北海道遺産に登録されている打瀬舟での北海しまえび漁は、道東の野付・尾岱沼(おだいとう)だけでみられる景色。ヨットのように白い三角帆をあげた小さな船で漁をすることから“海に浮かぶ宝舟”といわれ、観光客を楽しませる。北海しまえび漁が始まる6月、尾岱沼漁港の忙しい夏がまたはじまる。
赤くない北海しまえびをみたのは初めてだった。「生で食ったことないのか?」漁師さんがくれたのは、尻尾をピチピチと動かしている緑色の北海しまえび。
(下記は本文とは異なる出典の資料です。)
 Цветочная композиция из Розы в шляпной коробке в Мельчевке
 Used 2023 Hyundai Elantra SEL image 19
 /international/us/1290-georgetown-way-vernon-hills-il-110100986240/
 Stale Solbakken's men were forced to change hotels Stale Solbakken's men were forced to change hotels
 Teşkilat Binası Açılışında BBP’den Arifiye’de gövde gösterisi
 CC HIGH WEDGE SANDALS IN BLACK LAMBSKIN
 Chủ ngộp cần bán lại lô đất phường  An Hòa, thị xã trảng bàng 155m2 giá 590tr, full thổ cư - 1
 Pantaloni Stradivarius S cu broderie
活きのいいエビの殻は剥きづらく、やっとの思いで口にした食感はプリプリを超えてコリコリ。初めての食感だ。北海しまえびは漁獲後すぐに鮮度が落ちてしまうので、茹で上げるのが基本。現地でしか味わえない“活き造り”は漁があるこの時期にしか体験できないのだ。
夏至を迎え、ほの明るい朝5時に34隻の舟が一斉に出港し、午前と午後のセリにあわせて港に戻ってくる。「時化ていても、風がなくてもだめ。今日のエビはいつもの半分ちょっとだな。」と漁を早めに切り上げて港に戻ってきた漁師さんは苦笑い。その日は初夏の穏やかな天候で、ほとんど風がないため、舟は帆を上げてはいなかった。
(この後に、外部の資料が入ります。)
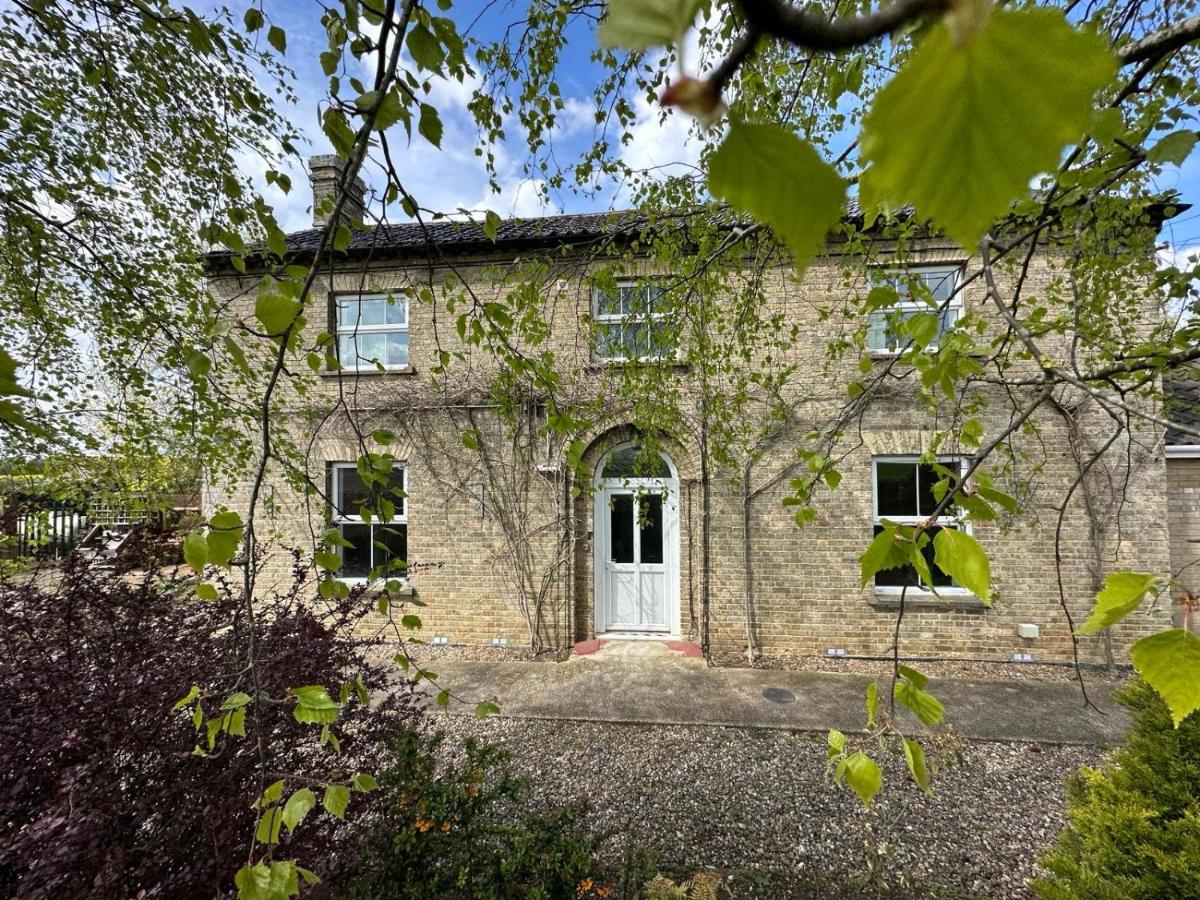Heath Farm House - Housity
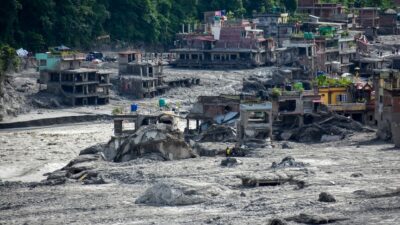 Nepal'deki sel felaketinde hayatını kaybedenlerin sayısı 1114'e ulaşırken, kayıp olan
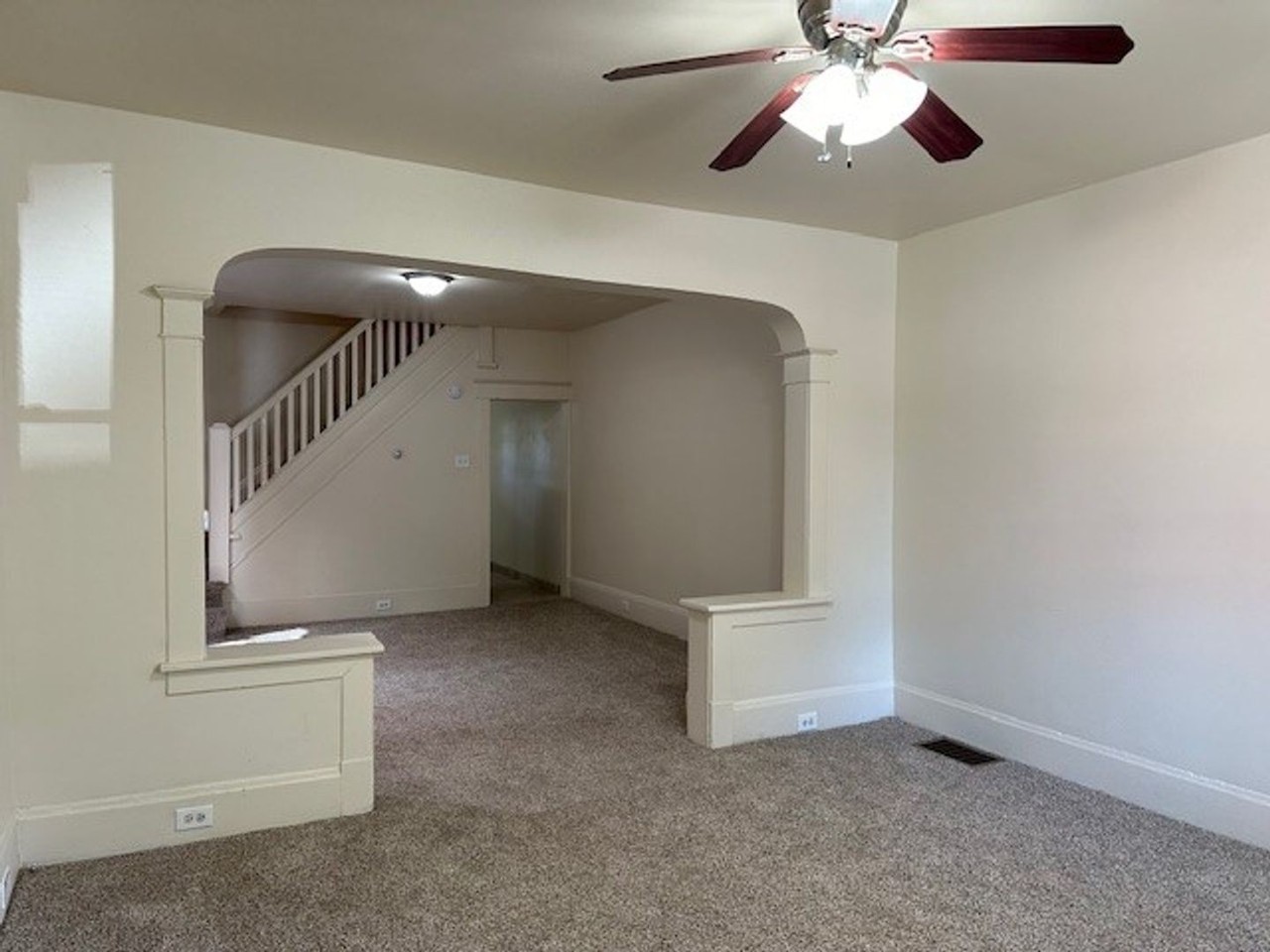 344 Woodbine St - Photo 2 of 12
風がある日の打瀬舟は三角帆を大きくあげて、潮風に乗って海の上をスーッと滑るように進む。舟に付けたロープの先に袋状の網をかけて漁を行うのだ。網を引いている時はスクリューを使わないので、海草のアマモを傷つけることがない。資源を守る昔ながらの漁法だ。
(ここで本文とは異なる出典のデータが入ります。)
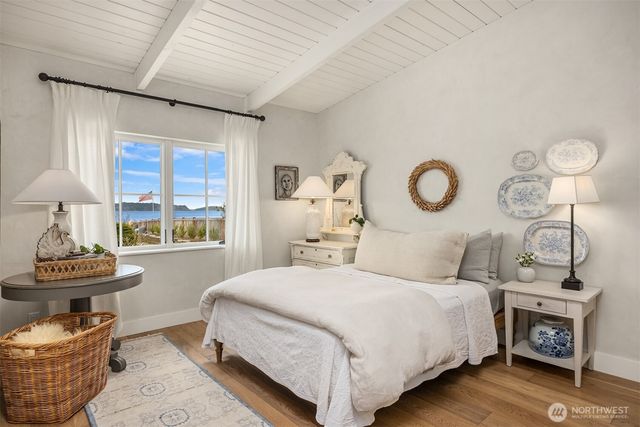 27584 Anchor Place NW, Poulsbo, WA 98370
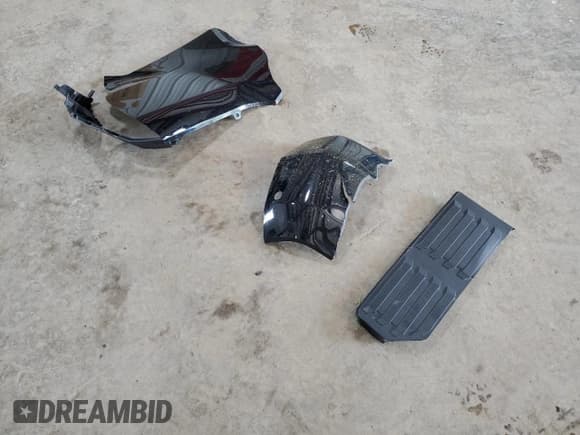 ✅ 2024 Toyota Tundra Platinum • VIN: 5TFNA5DBXRX199848 • Lot: 61198585. Listed on Copart with 12,441 mi. Free auction sales archive from the USA and detailed vehicle history report at DreamBid. Image 12.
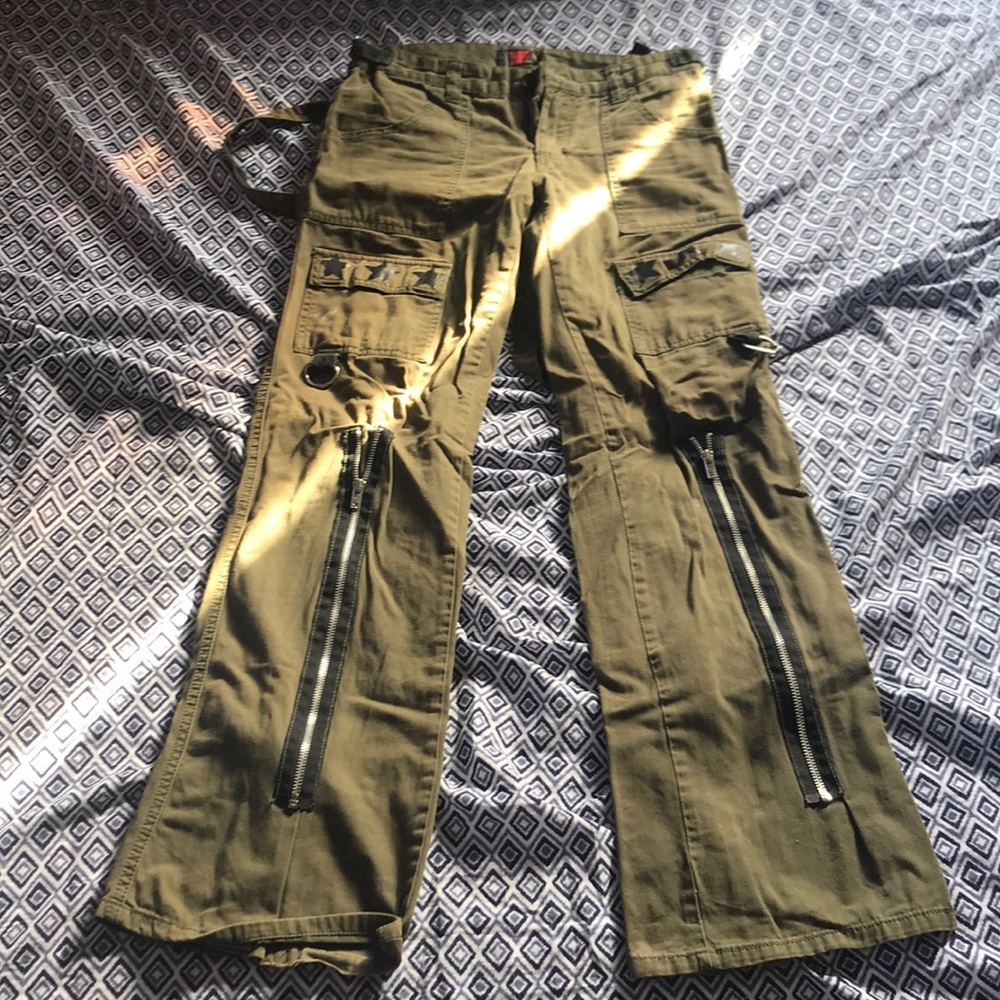 Army green Tripp pants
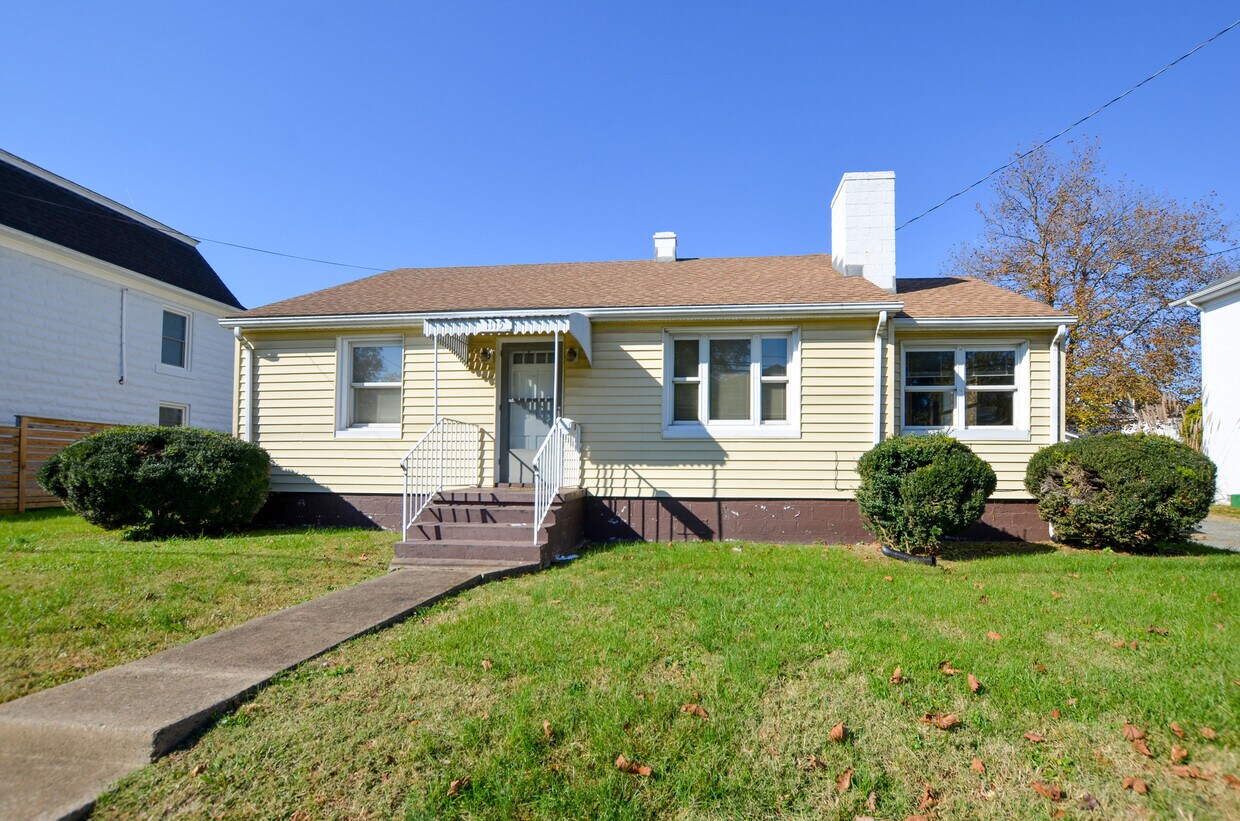 Foto principal - 1115 Avon St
漁師さんが教えてくれたのは、活きの良い状態で茹で上げることの大切さ。捕まえたしまえびは港に戻るギリギリまで、網にいれて海で泳がせている。セリが一日2回あるのは、水揚げから茹でるまでの時間を短くするためだ。大きな鍋にモクモクとあがる白い湯気。中からは色鮮やかな朱色に縞模様が浮かびあがる。
直売所では塩茹でされたばかりのしまえびを、その場で食べることができる。活け造りとはちがう、甘みのある味わいは“赤い宝石”と呼ばれていることを思いだした。